NO hay pura luz
ni sombra en los recuerdos:
éstos se hicieron cárdena ceniza
o pavimento sucio
de calle atravesada por los pies de las gentes
que sin cesar salía y entraba en el mercado.
Y hay otros: los recuerdos buscando aún qué morder
como dientes de fiera no saciada.
Buscan, roen el hueso último devoran
este largo silencio de lo que quedó atrás.
Y todo quedó atrás, noche y aurora,
el día suspendido como un puente entre sombras,
las ciudades, los puertos del amor y el rencor,
como si al almacén la guerra hubiera entrado
llevándose una a una todas las mercancías
hasta que a los vacíos anaqueles
llegue el viento a través de las puertas deshechas
y haga bailar los ojos del olvido.
Por eso a fuego lento surge la luz del día,
el amor, el aroma de una niebla lejana
y calle a calle vuelve la ciudad sin banderas
a palpitar tal vez y a vivir en el humo.
Horas de ayer cruzadas por el hilo
de una vida como por una aguja sangrienta
entre las decisiones sin cesar derribadas,
el infinito golpe del mar y de la duda
y la palpitación del cielo y sus jazmines.

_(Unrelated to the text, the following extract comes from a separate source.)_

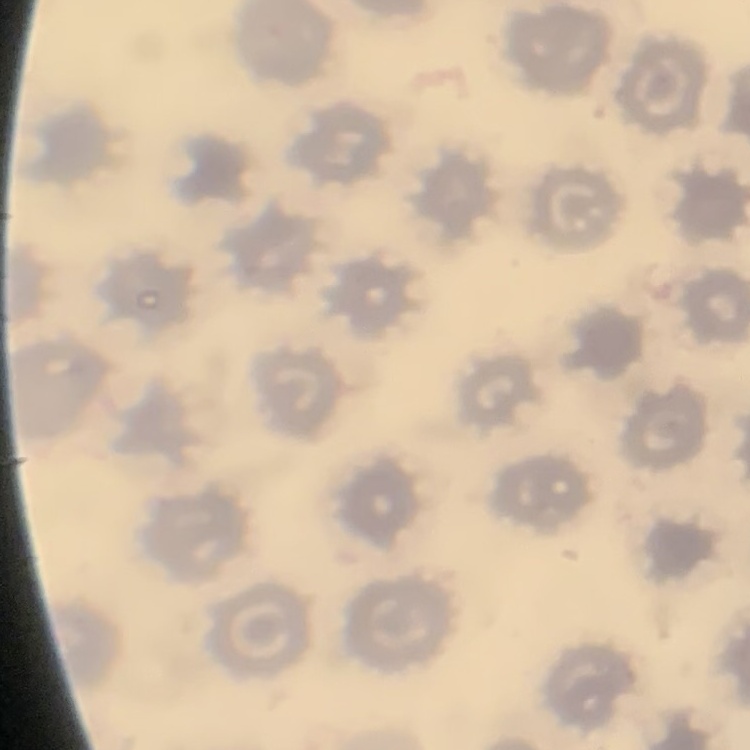

No rouleaux formation.

preparation = thin blood smear
image type = one tile cut from a larger photomicrograph
stain = Field's or Giemsa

Quién soy Aquél? Aquel que no sabía
sonreír, y de puro enlutado moría?
Aquel que el cascabel y el clavel de la fiesta
sostuvo derrocando la cátedra del frío?
Es tarde, tarde. Y sigo. Sigo con un ejemplo
tras otro, sin saber cuál es la moraleja,
porque de tantas vidas que tuve estoy ausente
y soy, a la vez soy aquel hombre que fui.
Tal vez es éste el fin, la verdad misteriosa.

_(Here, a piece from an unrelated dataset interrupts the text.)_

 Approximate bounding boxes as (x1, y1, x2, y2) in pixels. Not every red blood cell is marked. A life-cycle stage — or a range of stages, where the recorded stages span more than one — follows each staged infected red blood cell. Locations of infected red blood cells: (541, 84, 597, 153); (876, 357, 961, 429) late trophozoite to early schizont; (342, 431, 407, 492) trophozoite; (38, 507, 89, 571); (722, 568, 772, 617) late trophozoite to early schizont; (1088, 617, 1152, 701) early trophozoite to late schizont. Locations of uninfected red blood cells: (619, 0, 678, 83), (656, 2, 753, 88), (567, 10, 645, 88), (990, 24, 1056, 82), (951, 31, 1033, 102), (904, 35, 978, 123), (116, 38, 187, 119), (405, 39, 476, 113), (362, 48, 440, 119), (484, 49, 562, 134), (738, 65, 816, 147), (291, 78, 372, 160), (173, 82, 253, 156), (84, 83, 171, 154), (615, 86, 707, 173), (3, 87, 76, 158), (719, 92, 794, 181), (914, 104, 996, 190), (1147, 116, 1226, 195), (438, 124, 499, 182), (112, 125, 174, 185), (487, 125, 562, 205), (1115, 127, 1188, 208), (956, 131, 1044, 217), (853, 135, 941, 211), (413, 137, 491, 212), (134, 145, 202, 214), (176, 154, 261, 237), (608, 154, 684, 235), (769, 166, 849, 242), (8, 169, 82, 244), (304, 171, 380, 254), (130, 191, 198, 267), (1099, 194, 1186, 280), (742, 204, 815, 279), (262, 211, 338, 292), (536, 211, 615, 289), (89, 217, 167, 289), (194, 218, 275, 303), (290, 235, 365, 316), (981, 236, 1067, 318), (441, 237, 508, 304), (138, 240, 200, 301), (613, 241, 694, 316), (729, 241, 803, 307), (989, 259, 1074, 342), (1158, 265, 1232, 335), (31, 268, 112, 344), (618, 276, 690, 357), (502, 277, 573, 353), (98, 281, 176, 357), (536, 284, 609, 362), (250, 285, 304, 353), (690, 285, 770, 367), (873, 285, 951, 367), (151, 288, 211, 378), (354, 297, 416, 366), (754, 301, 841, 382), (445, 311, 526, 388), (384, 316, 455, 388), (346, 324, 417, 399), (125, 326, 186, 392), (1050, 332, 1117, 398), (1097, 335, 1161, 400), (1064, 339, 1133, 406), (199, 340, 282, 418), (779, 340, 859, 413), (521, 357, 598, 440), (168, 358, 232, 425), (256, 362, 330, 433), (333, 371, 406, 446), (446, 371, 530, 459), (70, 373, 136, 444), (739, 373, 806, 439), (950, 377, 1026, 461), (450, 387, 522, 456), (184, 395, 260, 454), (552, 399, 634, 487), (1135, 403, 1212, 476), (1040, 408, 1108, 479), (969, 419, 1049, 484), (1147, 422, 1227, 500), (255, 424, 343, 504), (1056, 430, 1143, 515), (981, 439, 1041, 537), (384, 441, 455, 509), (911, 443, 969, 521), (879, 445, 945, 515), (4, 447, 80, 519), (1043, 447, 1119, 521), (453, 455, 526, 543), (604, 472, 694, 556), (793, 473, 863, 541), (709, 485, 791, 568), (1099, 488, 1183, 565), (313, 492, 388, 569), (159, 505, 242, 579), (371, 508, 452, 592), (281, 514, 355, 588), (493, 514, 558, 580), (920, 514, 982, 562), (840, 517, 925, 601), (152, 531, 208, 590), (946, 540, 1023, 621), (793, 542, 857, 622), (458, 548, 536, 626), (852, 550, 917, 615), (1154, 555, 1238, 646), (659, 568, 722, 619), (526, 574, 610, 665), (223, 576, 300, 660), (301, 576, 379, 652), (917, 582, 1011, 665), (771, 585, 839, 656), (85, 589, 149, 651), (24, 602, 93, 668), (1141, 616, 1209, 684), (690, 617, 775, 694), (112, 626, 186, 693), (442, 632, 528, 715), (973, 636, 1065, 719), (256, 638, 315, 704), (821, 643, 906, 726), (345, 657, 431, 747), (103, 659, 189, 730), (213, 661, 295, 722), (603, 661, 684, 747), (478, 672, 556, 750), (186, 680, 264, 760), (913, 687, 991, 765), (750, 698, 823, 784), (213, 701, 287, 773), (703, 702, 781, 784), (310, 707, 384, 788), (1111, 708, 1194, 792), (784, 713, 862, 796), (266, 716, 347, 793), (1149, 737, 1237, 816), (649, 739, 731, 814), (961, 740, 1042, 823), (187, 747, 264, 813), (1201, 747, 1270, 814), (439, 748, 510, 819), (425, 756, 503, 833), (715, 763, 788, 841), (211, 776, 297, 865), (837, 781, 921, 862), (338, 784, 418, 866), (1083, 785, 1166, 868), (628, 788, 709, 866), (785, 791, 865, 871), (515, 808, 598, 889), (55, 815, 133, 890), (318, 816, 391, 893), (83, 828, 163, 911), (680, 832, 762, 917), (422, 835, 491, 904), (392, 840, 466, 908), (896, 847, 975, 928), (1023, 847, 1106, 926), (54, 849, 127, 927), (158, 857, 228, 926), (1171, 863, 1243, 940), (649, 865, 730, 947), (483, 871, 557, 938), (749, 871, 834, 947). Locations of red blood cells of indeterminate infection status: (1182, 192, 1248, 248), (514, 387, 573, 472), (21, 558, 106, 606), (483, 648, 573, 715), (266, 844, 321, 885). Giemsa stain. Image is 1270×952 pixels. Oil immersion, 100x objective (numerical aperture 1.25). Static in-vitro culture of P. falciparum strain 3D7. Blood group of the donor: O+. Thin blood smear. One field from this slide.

La vida, la continua sucesión de un vacío
que de día y de sombra llenaban esta copa
y el fulgor fue enterrado como un antiguo príncipe
en su propia mortaja de mineral enfermo,
hasta que tan tardíos ya somos, que no somos:
ser y no ser resultan ser la vida.
De lo que fui no tengo sino estas marcas crueles,
porque aquellos dolores confirman mi existencia.